> _Work instructions_: Please report each line in the records below that contains the word "Media".

# # #

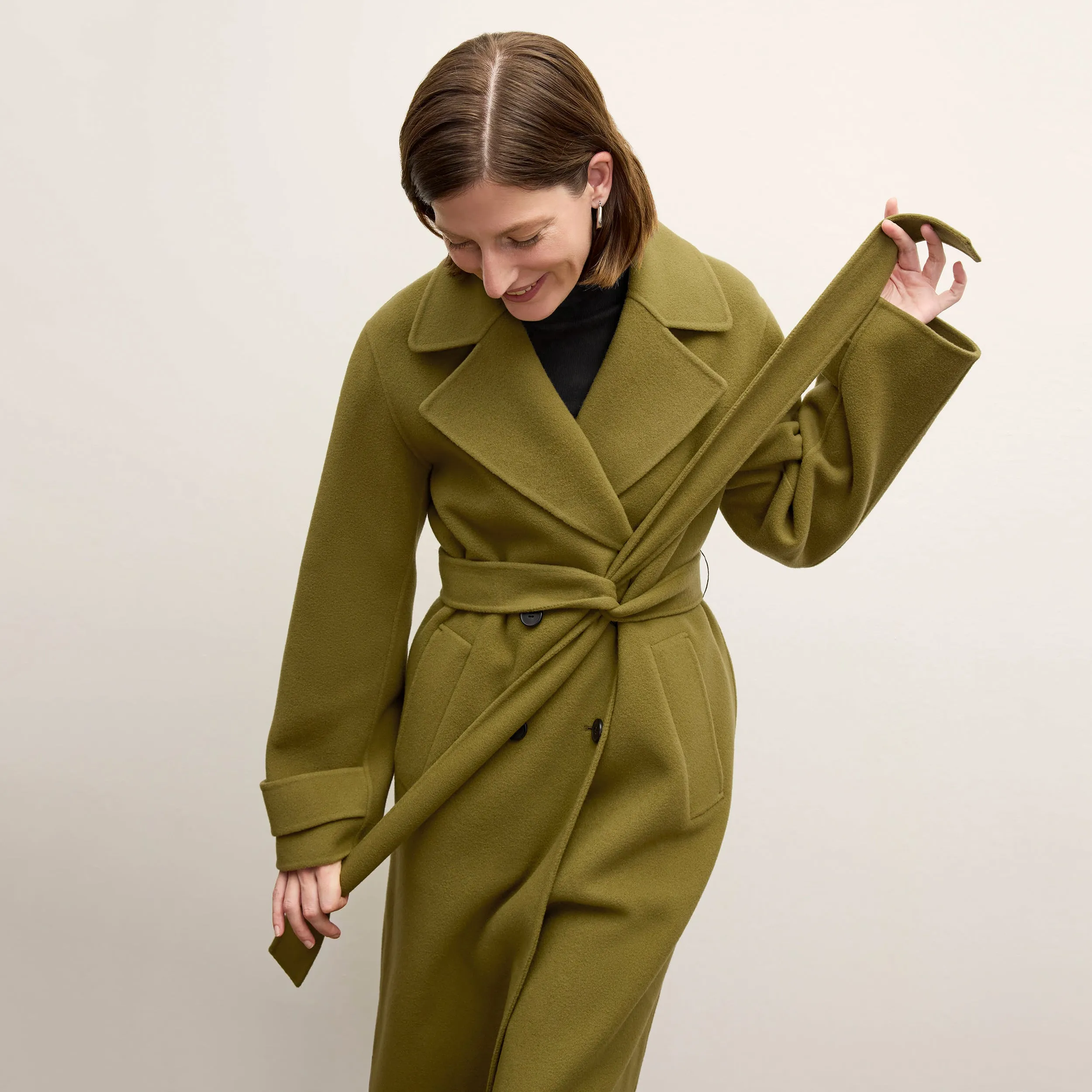 Viola Coat - Double-Face Wool :: Pistachio GarmentDyed Process Laser Cut Edges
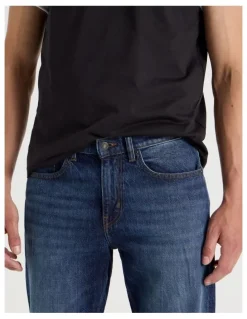Grab Long Regular Straight Performance Jeans in Dark Denim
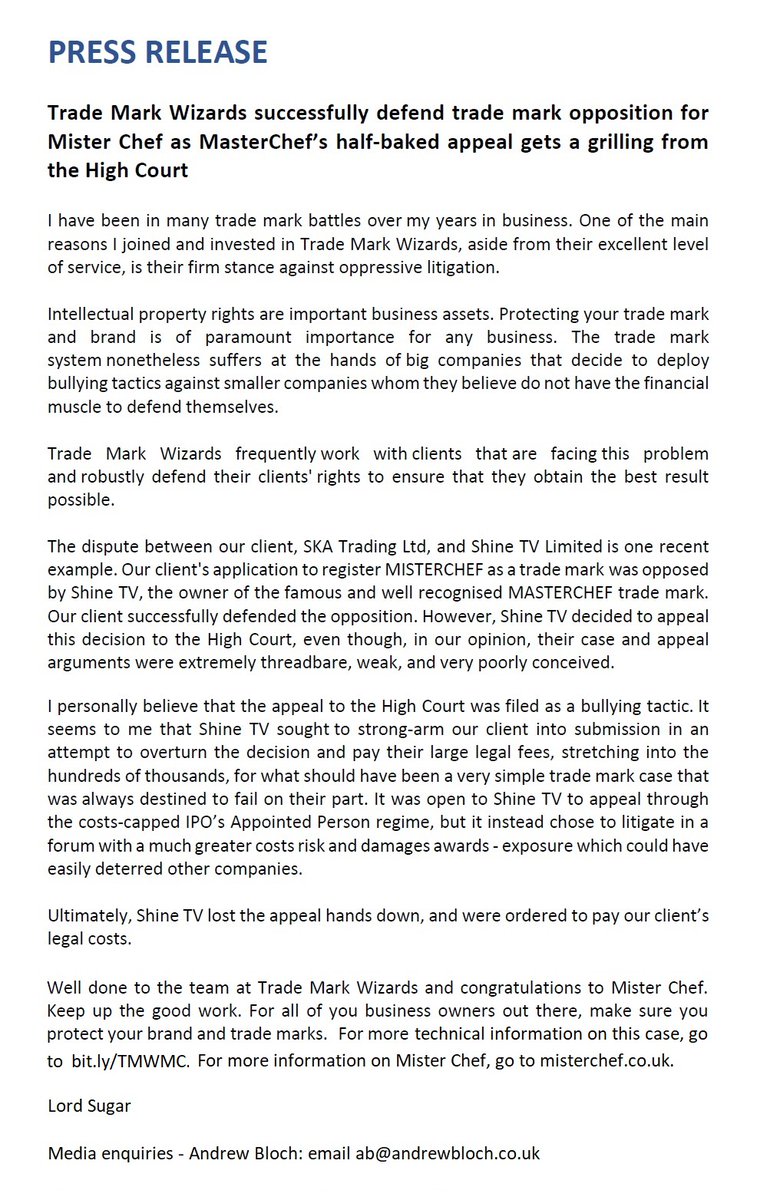 Keep YOUR brands and trade marks protected at trademarkwizards.co.uk

Technical details of this case: bit.ly/TMWMC
Information on Mister Chef: misterchef.co.uk
Media enquiries – Andrew Bloch, email: ab@andrewbloch.co.uk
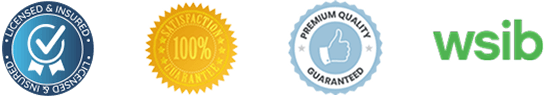 Licensed and insured, satisfaction, premium quality, and WSIB badges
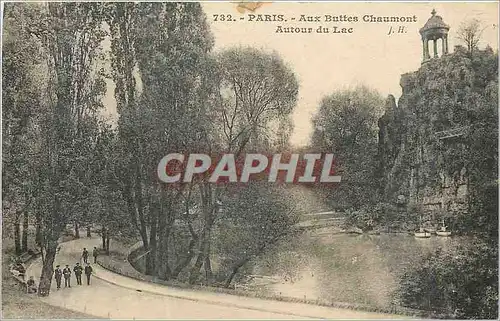 Cartes postales Paris Aux Buttes Chaumont Autour du Lac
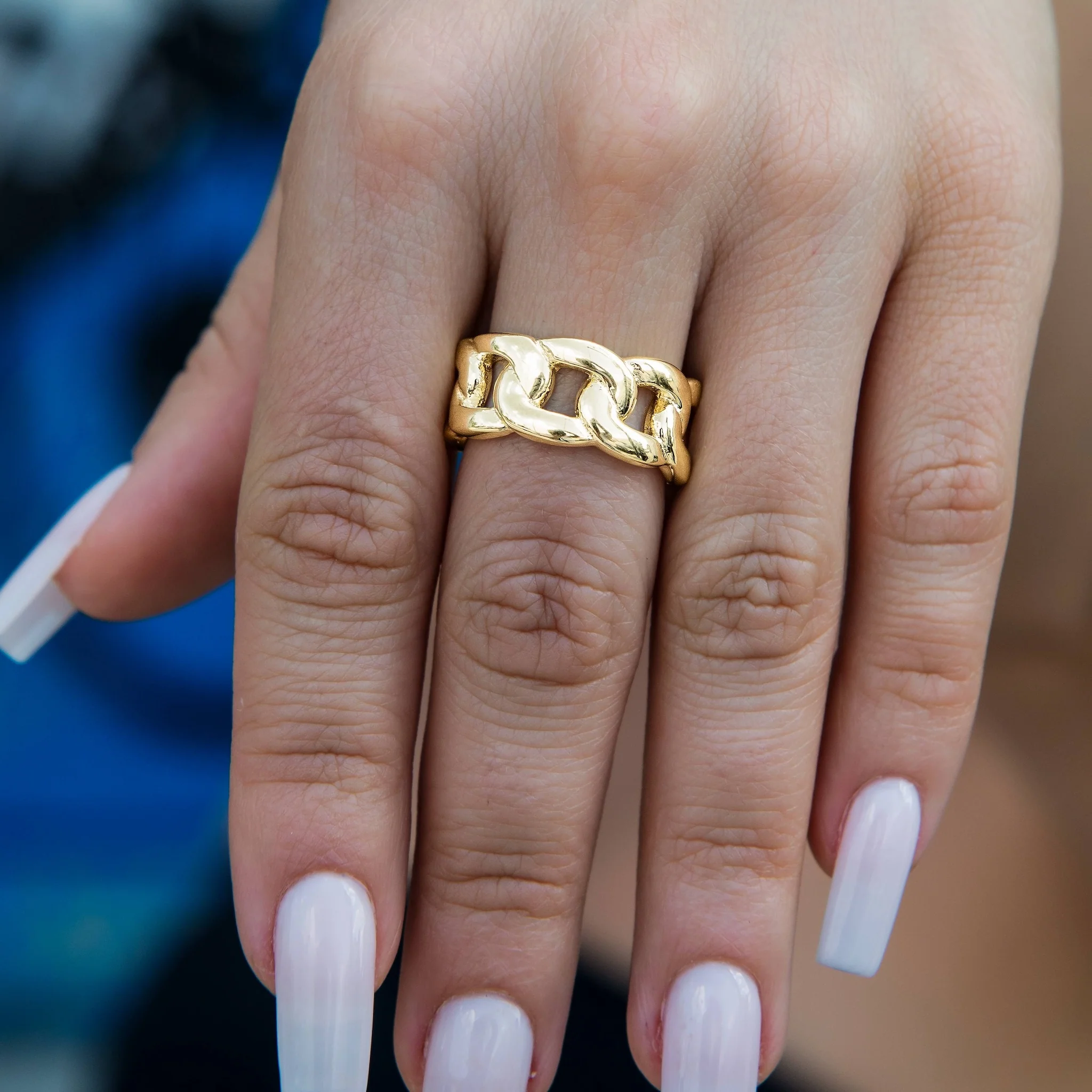 Cuban Band Ring in Yellow Gold - 9mm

# # #

> _Answer for the task_:
Media enquiries – Andrew Bloch, email: ab@andrewbloch.co.uk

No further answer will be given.